» **TEXTO APRESENTADO**
※ ※ ※

Cada vez mais, a literatura vira enredo. No carnaval de 2024, escolas de samba tradicionais desfilarão obras literárias afro-indígenas brasileiras na Avenida. Portela cria seu enredo baseado em Um Defeito de Cor, romance da escritora mineira Ana Maria Gonçalves. Grande Rio prepara um desfile inspirado no mito Tupinambá tratado no livro Meu Destino É Ser Onça, do escritor carioca Alberto Mussa. Imperatriz Leopoldinense, atual campeã, leva o folheto O Testamento da Cigana Esmeralda, escrito pelo poeta paraibano Leandro Gomes de Barros, para a Sapucaí. E União da Ilha defende o enredo Doum e Amora, baseado na obra Amoras, do rapper paulista Emicida, no sábado de carnaval. Há também escolas que escolheram falar sobre obras literárias estrangeiras e seu impacto no Brasil, como a Porto da Pedra, que desfila o Lunário Perpétuo, um almanaque espanhol do século XIV.
‘Nasci Quilombo e Cresci Favela’
O Brasil foi o último país a abolir a escravidão, em 1888. Apesar de tamanha atrocidade, o país também foi palco de intensa resistência, como os quilombos, que ainda ocupam importantes extensões do território brasileiro. E desde então, a definição de quilombo vem se atualizando. O pensador Abdias do Nascimento se debruçou sobre a temática e ampliou o conceito de quilombos na contemporaneidade, desenvolvendo a premissa de quilombismo, que prega a afirmação e a valorização da história e cultura negra na sociedade brasileira. Sendo assim, lugares onde os saberes, os modos de vida, a epistemologia e a ancestralidade negra foram preservados e resistiram até os dias de hoje são por cada vez mais gente considerados quilombos contemporâneos, entre eles religiões de matriz africana, afoxés, favelas, e rodas de samba.
Nesse sentido, as escolas de samba também se mantiveram na sociedade brasileira como quilombos contemporâneos, uma vez que, em prol da manutenção dos saberes, da corporeidade e da musicalidade e cultura negra, propagaram uma pedagogia que se constrói a partir da experiência, em que os saberes e conhecimentos são passados de maneira prática, a partir do contato com os mais velhos e mais velhas da agremiação. Preservam os saberes e a ancestralidade, contribuindo para a construção de uma sociedade mais justa e inclusiva.
“A escola de samba é um centro de processo comunitário. As festividades, as reuniões para a organização dos eventos, o espaço funciona como uma fonte de ajuda mútua. Desse modo, o aprendizado se dá na oralidade e na vivência, assim os saberes vão circulando.” — Mauro Sérgio Faria, integrante do Departamento Cultural da Portela
Samba e Literatura: Proposta que Ganha Cada Vez Mais Espaço nas Escolas de Samba
Para além das atividades tradicionais, as agremiações têm se empenhado em criar novas propostas educacionais, como as feiras literárias, nas quais o protagonismo negro é exaltado por meio de palestras, contação de histórias e exposição de livros. A primeira feira desse tipo foi feita pela Portela, em 2019, com o objetivo de integrar a comunidade à agremiação e permitir a troca de saberes.

※ ※ ※

» **TAREFA**
Responda, com base no texto sobre samba e literatura:
(a) Em que romance a Portela baseia seu enredo para o carnaval de 2024?
(b) Em que ano o Brasil aboliu a escravidão?
(c) Qual agremiação fez a primeira feira literária desse tipo, e em que ano?

» **LISTAGEM FORNECIDA**
※ ※ ※

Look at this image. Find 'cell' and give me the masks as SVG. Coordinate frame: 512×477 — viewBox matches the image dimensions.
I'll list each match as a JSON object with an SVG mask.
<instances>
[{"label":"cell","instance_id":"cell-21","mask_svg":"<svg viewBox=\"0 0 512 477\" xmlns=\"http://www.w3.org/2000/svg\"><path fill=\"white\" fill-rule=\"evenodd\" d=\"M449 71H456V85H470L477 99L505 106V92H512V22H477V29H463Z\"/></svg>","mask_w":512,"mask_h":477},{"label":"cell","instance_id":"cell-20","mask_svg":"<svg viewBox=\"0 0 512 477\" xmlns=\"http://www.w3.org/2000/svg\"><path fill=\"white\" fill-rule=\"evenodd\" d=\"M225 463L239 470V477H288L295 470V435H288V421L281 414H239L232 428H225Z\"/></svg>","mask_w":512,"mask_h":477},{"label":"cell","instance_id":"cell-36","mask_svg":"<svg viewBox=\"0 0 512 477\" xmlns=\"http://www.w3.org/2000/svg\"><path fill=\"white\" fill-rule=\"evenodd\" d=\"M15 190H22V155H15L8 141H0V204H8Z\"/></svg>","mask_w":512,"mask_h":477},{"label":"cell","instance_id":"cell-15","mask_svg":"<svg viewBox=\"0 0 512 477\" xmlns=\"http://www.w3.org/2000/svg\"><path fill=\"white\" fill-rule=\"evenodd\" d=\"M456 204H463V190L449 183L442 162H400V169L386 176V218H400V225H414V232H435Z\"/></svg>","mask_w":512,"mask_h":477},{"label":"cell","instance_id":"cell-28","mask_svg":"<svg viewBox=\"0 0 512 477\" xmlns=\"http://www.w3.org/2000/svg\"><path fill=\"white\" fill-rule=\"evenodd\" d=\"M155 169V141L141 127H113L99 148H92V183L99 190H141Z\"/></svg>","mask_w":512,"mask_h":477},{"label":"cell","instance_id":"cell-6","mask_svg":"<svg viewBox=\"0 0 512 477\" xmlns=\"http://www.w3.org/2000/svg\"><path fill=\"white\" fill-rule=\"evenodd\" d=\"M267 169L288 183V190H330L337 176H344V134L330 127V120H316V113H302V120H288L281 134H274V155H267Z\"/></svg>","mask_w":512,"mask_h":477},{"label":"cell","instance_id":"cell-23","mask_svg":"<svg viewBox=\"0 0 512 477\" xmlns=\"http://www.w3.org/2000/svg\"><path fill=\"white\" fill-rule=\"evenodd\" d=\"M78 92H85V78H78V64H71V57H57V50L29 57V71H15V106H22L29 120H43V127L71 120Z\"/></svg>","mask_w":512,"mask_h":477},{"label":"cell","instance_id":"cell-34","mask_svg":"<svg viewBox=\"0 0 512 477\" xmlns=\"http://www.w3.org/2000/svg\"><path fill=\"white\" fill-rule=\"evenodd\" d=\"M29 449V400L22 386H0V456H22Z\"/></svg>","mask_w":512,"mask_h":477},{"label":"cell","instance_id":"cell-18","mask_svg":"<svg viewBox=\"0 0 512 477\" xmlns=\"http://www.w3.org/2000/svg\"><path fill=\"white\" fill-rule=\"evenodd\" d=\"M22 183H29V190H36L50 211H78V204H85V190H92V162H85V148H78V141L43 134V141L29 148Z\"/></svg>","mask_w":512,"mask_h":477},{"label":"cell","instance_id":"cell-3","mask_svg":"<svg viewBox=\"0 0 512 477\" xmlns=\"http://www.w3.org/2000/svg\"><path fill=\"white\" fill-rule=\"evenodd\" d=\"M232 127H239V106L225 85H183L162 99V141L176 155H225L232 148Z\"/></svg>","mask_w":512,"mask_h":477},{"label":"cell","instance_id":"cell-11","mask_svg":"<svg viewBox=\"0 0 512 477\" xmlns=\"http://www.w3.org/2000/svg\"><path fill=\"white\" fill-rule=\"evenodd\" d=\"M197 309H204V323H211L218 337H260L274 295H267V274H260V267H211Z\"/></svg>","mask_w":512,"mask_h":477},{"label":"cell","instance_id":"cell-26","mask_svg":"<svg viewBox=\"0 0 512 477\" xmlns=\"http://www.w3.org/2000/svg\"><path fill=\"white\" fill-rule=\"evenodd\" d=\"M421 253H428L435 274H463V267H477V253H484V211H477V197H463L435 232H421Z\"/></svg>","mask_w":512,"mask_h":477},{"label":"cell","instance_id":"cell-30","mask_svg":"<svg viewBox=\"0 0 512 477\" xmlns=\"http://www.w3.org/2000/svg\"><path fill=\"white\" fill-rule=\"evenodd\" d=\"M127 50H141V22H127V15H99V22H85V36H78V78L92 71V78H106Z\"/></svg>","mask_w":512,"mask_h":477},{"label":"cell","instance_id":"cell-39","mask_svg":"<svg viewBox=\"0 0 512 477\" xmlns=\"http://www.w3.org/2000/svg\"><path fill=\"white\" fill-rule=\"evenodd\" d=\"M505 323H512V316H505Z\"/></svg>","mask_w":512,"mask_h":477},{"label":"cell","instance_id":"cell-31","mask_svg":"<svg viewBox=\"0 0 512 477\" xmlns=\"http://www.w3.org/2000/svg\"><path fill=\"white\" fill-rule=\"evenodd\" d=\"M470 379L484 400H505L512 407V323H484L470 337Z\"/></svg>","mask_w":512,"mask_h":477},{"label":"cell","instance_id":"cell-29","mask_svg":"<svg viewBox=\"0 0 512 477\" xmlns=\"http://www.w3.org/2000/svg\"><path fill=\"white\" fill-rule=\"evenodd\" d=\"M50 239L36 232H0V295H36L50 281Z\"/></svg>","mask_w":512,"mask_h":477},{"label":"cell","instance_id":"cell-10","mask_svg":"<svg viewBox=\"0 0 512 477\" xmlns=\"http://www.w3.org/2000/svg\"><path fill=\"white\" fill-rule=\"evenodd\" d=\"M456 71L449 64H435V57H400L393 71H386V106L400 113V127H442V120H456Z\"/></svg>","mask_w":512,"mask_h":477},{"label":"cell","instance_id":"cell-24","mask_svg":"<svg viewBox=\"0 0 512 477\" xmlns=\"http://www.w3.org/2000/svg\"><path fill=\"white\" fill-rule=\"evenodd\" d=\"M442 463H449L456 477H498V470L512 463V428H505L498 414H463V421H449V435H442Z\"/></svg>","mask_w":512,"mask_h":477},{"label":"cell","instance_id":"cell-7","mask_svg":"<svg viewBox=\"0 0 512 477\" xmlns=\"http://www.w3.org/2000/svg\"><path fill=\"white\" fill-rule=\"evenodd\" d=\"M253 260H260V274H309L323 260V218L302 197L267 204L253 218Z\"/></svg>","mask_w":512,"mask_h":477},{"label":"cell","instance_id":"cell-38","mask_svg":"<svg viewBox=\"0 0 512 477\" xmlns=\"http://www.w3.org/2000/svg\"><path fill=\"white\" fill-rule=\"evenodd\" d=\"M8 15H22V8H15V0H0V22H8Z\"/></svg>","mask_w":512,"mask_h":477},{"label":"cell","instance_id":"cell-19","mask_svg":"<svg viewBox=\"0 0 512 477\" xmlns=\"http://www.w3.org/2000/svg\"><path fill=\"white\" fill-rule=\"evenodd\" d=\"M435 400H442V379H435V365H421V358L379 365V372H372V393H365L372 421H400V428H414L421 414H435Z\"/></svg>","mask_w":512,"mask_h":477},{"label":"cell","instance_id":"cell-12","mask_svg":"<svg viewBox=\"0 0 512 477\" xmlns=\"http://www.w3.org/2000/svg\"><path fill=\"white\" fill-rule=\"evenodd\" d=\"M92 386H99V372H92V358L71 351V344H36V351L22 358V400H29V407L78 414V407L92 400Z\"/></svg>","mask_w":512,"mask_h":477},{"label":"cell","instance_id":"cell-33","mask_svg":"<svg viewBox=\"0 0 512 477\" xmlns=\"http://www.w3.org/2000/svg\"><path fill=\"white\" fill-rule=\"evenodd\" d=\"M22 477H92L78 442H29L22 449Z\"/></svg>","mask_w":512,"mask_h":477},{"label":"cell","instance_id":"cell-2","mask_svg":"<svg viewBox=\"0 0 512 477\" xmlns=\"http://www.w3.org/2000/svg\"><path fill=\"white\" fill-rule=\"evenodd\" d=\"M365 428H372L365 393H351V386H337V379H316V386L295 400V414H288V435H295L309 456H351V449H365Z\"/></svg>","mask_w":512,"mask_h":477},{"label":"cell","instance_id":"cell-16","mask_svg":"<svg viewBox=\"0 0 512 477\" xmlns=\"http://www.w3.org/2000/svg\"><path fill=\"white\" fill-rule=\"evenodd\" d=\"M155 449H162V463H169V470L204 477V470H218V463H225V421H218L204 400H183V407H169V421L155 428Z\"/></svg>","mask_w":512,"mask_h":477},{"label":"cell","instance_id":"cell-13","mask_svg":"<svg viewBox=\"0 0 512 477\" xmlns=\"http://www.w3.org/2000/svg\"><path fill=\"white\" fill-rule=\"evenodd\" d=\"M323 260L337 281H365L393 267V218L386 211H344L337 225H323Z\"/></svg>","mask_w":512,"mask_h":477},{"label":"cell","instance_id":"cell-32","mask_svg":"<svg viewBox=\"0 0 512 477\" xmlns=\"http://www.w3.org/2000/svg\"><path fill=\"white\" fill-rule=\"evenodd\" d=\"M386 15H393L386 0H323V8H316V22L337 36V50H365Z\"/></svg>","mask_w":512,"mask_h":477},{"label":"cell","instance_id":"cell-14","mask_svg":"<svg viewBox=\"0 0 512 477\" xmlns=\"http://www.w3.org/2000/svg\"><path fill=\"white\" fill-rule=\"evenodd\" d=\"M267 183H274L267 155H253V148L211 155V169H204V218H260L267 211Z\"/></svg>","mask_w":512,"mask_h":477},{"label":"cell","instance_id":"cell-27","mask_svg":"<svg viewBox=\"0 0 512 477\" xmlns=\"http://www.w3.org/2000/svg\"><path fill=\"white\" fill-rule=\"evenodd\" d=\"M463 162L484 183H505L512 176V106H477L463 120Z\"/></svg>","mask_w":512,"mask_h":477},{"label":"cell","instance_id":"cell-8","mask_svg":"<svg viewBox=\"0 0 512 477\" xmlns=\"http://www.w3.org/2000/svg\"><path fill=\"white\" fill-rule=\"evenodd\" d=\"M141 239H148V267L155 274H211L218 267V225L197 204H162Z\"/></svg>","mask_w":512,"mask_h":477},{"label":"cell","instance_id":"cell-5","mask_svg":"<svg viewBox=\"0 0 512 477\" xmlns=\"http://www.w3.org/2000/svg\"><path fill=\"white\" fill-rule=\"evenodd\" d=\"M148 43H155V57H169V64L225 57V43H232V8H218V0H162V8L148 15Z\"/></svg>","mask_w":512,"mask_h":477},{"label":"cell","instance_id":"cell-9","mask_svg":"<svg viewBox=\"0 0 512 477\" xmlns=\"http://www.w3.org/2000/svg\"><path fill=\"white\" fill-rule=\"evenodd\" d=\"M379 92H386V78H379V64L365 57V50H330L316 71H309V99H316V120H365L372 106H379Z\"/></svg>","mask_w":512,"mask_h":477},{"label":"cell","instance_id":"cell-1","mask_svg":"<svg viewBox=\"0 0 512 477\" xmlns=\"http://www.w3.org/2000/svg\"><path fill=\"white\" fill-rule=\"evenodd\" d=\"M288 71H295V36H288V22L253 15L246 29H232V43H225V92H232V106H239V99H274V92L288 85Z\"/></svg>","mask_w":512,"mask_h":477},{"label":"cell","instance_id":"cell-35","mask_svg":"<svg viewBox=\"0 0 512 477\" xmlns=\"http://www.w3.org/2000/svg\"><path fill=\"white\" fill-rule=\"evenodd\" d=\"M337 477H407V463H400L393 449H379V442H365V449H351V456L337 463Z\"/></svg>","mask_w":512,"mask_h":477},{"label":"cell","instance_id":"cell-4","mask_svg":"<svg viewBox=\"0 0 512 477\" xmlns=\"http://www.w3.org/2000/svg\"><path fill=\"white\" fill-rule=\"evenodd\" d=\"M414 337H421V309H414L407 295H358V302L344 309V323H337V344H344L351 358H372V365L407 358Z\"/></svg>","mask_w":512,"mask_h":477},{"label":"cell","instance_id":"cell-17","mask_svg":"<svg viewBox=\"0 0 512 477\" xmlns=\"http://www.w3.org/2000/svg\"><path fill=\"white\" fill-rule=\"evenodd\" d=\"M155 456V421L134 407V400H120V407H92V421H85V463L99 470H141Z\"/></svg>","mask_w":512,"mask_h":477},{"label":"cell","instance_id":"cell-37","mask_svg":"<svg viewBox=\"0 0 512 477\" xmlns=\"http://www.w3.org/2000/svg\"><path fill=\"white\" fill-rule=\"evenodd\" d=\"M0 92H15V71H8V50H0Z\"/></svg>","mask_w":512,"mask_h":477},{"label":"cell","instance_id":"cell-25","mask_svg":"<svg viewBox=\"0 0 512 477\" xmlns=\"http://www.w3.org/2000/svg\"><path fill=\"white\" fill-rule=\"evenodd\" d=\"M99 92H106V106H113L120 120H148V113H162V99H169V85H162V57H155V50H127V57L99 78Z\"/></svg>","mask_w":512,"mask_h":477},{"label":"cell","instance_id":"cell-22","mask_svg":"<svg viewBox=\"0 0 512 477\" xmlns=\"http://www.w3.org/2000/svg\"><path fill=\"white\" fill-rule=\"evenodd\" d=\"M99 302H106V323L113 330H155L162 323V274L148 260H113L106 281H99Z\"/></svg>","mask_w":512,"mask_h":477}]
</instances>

※ ※ ※

» **RESPOSTA ESPERADA**
(a) Um Defeito de Cor, da escritora mineira Ana Maria Gonçalves.
(b) Em 1888.
(c) A Portela, em 2019.